● Task input:
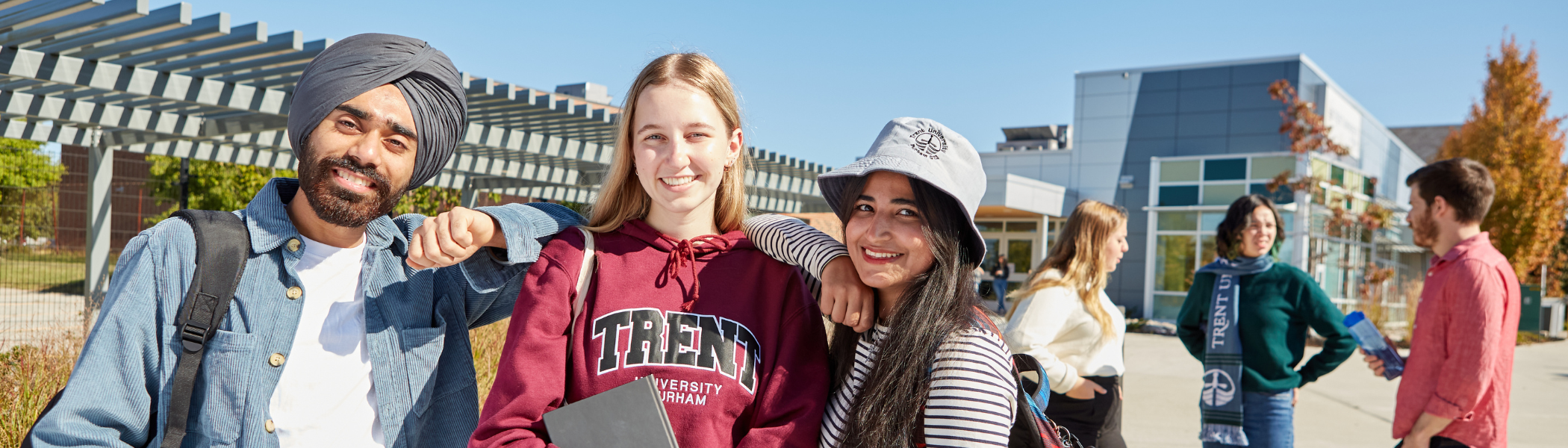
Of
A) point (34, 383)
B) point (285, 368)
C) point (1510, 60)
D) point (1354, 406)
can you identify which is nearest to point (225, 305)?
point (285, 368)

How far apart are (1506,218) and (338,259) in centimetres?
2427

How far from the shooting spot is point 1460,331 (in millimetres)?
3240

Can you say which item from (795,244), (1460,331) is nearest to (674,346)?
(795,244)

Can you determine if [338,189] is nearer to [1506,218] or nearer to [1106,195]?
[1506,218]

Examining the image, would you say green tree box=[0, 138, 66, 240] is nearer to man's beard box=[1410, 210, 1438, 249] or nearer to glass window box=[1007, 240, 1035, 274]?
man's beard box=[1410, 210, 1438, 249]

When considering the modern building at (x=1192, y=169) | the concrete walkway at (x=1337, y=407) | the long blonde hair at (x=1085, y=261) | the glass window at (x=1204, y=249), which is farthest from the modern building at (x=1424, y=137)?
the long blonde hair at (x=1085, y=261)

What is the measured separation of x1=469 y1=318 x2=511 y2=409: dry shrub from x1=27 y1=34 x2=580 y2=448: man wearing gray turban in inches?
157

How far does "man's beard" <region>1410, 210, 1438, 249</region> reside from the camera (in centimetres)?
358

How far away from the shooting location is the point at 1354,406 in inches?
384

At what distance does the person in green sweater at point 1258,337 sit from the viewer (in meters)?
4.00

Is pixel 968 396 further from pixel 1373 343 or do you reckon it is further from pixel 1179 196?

● Aim of the exercise: Render the listing from the line containing "At what distance" up to and including its final line as a Markdown table with the columns Row and Line, omitting blank lines.

● Solved exercise:
| Row | Line |
|---|---|
| 1 | At what distance does the person in green sweater at point 1258,337 sit from the viewer (in meters)? |
| 2 | 4.00 |
| 3 | Is pixel 968 396 further from pixel 1373 343 or do you reckon it is further from pixel 1179 196? |